#### PROBLEM TO WORK ON
Read through the listing below, and copy every line where the string "controls" appears.

··········

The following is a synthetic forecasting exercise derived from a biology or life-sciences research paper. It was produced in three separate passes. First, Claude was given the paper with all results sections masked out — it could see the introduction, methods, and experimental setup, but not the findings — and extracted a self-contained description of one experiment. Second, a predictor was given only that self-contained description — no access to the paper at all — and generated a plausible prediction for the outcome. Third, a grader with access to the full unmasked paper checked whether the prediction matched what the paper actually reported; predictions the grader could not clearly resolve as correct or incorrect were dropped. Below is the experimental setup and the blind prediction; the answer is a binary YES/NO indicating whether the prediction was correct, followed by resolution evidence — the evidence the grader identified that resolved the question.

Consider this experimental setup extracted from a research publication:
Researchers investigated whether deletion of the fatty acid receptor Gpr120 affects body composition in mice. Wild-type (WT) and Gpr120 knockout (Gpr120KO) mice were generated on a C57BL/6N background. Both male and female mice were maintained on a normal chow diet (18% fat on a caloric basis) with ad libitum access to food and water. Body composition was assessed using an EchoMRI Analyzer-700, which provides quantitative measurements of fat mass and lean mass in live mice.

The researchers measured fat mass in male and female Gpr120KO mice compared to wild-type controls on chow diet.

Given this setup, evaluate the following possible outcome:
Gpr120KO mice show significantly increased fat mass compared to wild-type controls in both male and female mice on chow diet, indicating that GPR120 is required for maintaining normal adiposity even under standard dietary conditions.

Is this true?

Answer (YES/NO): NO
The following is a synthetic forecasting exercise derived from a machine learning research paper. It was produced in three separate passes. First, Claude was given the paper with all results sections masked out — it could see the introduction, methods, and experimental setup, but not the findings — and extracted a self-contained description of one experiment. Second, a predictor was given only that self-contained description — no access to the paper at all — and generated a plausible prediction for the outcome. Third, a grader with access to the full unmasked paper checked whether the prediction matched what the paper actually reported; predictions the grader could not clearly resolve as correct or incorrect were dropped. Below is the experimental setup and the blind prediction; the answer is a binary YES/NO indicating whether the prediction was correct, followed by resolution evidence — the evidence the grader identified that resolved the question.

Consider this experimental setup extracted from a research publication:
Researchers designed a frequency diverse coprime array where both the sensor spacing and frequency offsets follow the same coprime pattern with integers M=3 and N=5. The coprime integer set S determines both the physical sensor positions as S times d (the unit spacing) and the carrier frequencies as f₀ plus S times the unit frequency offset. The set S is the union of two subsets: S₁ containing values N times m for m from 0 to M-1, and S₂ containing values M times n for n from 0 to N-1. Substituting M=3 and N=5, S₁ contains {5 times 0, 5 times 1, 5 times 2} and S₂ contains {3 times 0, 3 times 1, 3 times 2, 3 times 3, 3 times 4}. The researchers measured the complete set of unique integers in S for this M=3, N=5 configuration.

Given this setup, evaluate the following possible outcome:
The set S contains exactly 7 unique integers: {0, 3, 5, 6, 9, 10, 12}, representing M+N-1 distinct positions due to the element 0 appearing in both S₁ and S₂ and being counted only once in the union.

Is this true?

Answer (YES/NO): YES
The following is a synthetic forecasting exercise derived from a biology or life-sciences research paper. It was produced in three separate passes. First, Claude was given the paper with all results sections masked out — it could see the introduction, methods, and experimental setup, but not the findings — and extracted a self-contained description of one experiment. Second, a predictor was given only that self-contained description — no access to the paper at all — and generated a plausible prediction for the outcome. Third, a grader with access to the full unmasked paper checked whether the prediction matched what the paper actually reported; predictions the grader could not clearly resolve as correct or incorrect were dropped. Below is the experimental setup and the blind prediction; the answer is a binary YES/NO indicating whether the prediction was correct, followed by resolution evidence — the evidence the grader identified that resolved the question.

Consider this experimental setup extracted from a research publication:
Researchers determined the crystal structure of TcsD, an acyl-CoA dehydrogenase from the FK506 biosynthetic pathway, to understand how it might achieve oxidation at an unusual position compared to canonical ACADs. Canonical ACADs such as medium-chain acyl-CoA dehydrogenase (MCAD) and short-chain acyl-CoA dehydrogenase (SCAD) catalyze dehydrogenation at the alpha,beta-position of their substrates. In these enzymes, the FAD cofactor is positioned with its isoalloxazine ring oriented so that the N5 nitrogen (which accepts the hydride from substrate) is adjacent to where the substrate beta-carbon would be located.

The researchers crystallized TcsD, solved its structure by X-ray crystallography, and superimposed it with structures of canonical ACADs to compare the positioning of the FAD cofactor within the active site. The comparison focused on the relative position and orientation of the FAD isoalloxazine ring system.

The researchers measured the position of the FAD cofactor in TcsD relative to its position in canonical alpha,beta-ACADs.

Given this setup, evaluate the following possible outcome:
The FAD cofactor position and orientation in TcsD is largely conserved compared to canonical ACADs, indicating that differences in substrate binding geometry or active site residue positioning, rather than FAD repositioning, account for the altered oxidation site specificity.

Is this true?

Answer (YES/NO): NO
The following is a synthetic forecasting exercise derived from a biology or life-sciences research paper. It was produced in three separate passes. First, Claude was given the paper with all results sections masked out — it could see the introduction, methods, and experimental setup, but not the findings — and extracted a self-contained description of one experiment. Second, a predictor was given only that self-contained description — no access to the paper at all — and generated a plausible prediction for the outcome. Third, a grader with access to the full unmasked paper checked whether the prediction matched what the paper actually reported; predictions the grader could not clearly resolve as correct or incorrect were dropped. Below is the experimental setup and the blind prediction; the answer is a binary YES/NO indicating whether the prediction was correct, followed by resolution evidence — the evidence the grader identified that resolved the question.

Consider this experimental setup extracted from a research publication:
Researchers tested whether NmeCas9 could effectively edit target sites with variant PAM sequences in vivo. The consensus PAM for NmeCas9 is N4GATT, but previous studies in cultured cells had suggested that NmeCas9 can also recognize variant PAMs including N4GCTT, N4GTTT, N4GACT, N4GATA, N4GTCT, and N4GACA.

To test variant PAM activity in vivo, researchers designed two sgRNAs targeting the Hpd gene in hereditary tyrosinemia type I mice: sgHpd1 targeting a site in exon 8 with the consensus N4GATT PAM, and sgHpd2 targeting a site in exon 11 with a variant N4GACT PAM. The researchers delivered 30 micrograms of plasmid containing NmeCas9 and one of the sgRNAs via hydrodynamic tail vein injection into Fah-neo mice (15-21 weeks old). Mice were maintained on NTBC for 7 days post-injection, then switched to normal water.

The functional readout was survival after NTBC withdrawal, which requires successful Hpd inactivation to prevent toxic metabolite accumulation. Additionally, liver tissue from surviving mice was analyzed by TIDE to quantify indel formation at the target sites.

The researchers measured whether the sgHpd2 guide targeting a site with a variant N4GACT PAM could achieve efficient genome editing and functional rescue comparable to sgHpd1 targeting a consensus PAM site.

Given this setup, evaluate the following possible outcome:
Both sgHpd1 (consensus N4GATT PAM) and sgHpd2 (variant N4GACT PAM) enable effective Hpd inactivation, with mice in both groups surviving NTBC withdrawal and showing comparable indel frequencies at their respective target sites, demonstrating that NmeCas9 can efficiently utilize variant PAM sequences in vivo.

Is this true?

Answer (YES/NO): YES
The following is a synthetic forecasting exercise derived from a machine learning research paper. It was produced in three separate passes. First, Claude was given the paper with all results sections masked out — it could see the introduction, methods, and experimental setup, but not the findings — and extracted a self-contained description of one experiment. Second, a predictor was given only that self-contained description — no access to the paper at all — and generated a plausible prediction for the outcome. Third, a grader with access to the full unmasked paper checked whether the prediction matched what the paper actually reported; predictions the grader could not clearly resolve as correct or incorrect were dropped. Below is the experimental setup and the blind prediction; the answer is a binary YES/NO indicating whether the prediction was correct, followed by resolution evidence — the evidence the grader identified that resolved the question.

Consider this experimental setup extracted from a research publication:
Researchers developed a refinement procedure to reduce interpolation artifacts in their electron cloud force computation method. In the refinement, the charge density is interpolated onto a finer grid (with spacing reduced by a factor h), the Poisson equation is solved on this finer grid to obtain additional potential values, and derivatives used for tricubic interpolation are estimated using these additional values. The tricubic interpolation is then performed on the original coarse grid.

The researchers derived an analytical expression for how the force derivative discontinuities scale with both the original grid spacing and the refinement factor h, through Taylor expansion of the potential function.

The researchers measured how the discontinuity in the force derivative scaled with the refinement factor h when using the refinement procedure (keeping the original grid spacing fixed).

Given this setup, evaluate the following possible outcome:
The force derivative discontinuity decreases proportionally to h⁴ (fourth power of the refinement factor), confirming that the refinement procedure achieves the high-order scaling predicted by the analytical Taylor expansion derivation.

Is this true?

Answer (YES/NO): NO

··········

#### RESULT
The researchers measured fat mass in male and female Gpr120KO mice compared to wild-type controls on chow diet.
Gpr120KO mice show significantly increased fat mass compared to wild-type controls in both male and female mice on chow diet, indicating that GPR120 is required for maintaining normal adiposity even under standard dietary conditions.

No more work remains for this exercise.